Unfortunately not. Despite constantly mounting evidence of qualified immunity’s utter jurisprudential illegitimacy—including recent scholarship that indicates the as‐enacted (but subsequently bowdlerized) text of § 1983 explicitly rejected background immunity doctrines of any kind—and a growing chorus of academic and judicial critics, qualified immunity continues to fulfill its mission of letting rights‐violating government officials off the hook for their misconduct and ensuring they never have to justify themselves to a jury of their fellow citizens.
But here’s the thing: Even though qualified immunity hasn’t been formally overruled or dialed back, one gets the distinct impression that it has fallen into disfavor among its berobed friends—that it has come to resemble not a zombie so much as the drunken guest at a party whose initially amusing antics are now causing the hosts to blush and wish they had never invited him to the party.

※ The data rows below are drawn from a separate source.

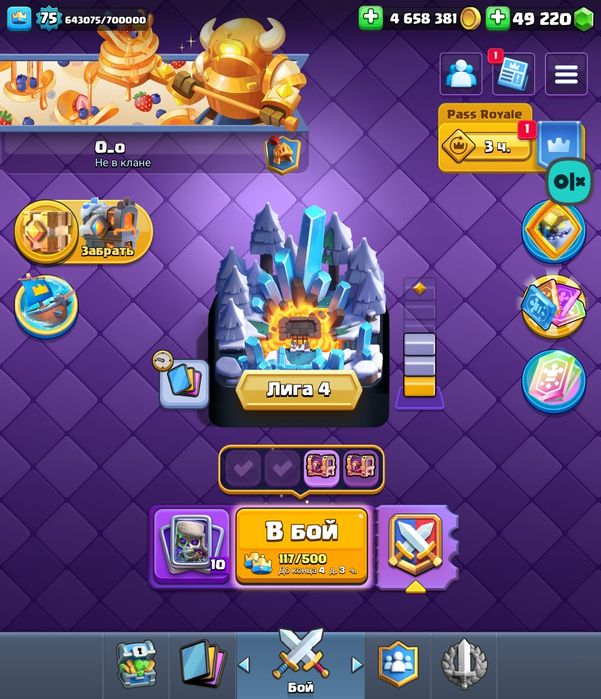 Аккаунт clash royal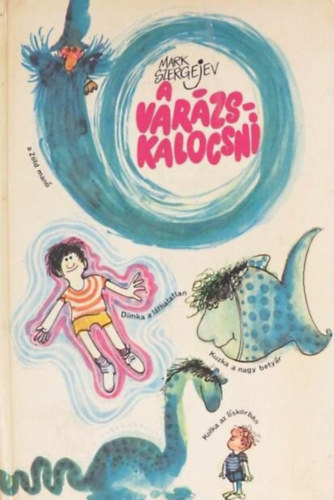 Bojtár Anna Mark Szergejev (ford.), Tandori Dezső (ford.) - A varázskalocsni - Sajdik Ferenc Rajzaival
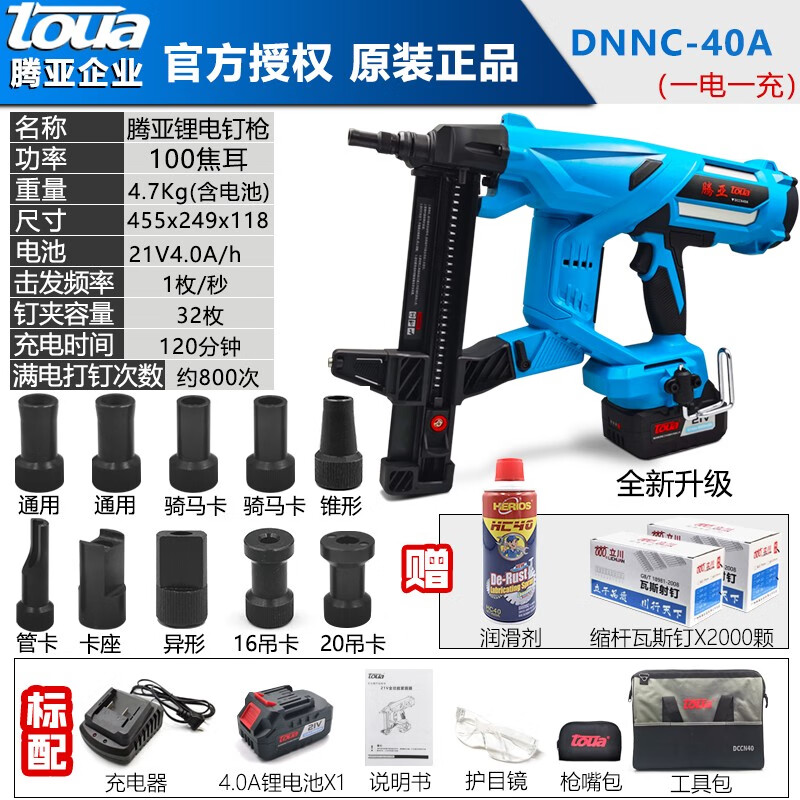 騰亞鋰電瓦斯射釘搶混凝土水電安裝專用瓦斯槍鋰電鋼釘槍 鋰電釘槍D40A十槍嘴 一電一充+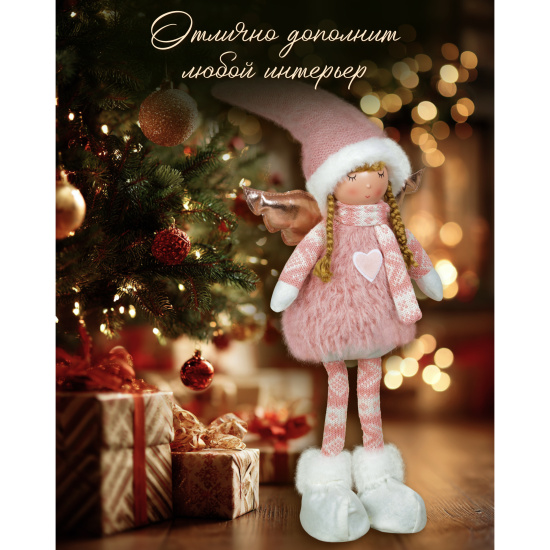 Украшение Кукла, Девочка-ангел, 57 см, текстиль, пластик, розовый, ЛЬДИНКА, 253197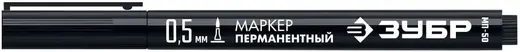Зубр Профессионал МП-50 маркер перманентный (1 маркер) черный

If so, that would be progress. And if judges of the Fifth Circuit and other courts express contempt for government lawyers whose unseemly requests for qualified immunity underscore what a garbage policy it has always been—well, that too is progress.
Congress or the Supreme Court should formally rid us of this unjust, unlawful, and immoral doctrine. (Obviously.) And the more well‐deserved scorn we heap upon it now, the sooner that day may come. (Hint, hint.)